Home Business News Euro faces post-French election uncertainty

The US dollar has been under pressure since late June and has settled near its lowest point in nearly a month against major currencies, following a weaker-than-expected jobs report last Friday.

This has raised speculation that the Federal Reserve might cut interest rates in September.

Traders are awaiting Federal Reserve Chair Jerome Powell’s upcoming testimony before Congress and the release of consumer price data for further insights into future US interest rate decisions.

The market’s focus will be on how Powell communicates the risks between stubborn inflation and a slowing labor market, as well as the generally slowing economy.

A dovish tone could lead markets to increase their bets further on a September rate cut, which may push the dollar even lower. Higher expectations of rate cuts and more dovish comments could confirm a softer monetary policy outlook and could drive Treasury yields lower, thereby putting further pressure on the dollar.

In Europe, the euro stabilized after volatile trading on Monday, driven by political uncertainty following France’s hung parliament.

Despite this, the European currency remained near recent highs. The surprise victory of France’s leftist New Popular Front (NFP) alliance in the recent election has increased investor caution, particularly in the bond market. With the NFP failing to secure an absolute majority, the hung parliament complicates government formation and policy enactment.

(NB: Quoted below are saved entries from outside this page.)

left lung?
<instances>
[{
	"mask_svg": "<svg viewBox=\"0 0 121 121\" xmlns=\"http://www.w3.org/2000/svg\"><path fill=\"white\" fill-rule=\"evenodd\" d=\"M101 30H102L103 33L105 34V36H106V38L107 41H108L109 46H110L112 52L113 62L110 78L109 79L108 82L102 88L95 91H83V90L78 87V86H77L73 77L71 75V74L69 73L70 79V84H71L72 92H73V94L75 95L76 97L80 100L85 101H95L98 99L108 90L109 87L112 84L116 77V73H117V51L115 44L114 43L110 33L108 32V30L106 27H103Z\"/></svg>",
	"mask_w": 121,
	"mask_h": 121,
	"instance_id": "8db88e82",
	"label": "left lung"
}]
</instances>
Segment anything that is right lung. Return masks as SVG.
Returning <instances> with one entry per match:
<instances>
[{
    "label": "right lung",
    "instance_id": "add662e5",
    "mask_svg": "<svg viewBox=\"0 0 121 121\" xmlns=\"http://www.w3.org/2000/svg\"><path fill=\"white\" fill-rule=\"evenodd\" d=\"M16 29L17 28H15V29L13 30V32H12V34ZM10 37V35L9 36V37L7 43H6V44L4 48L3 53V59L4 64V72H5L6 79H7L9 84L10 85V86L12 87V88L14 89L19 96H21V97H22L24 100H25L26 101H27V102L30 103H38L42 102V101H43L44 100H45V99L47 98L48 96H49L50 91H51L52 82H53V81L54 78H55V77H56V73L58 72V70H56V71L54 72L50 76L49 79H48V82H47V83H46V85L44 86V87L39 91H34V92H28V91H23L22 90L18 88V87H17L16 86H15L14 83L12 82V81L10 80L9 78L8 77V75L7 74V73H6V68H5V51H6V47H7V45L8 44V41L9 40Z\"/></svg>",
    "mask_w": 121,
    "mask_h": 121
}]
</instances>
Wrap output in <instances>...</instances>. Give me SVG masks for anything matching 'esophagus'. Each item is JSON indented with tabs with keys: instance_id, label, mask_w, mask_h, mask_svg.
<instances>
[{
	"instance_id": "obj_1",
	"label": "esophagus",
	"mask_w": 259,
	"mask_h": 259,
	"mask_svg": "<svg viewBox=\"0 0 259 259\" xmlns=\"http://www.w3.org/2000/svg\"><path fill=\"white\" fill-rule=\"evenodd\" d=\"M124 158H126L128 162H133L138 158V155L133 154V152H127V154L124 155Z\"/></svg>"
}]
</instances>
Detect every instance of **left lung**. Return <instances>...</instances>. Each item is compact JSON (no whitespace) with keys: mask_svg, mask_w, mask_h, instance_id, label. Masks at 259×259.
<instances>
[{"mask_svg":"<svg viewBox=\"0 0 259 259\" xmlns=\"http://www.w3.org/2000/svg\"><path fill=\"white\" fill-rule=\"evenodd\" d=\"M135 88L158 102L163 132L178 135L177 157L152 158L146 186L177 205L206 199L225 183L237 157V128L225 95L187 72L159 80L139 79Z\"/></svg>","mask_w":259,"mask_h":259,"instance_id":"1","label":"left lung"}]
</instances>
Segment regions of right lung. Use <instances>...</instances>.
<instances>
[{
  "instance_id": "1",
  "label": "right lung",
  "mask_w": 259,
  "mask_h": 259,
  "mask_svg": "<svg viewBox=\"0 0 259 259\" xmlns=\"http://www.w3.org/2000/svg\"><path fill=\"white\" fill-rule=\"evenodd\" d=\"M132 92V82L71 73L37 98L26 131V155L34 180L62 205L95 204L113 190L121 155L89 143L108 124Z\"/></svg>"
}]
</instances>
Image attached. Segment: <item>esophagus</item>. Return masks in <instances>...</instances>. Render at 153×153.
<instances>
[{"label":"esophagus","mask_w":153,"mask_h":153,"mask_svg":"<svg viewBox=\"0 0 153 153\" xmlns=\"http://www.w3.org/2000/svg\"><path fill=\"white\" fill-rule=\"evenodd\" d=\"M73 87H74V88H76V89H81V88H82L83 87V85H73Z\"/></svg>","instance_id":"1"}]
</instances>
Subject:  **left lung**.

This political uncertainty has sustained a significant risk premium for French debt compared to German equivalents. Although slightly reduced from peak levels, investor sentiment towards French bonds remains cautious, suggesting that the spread between French and German bonds may not return to pre-election levels soon. Continued volatility in the French bond market is expected, potentially widening the spread further if political uncertainty persists.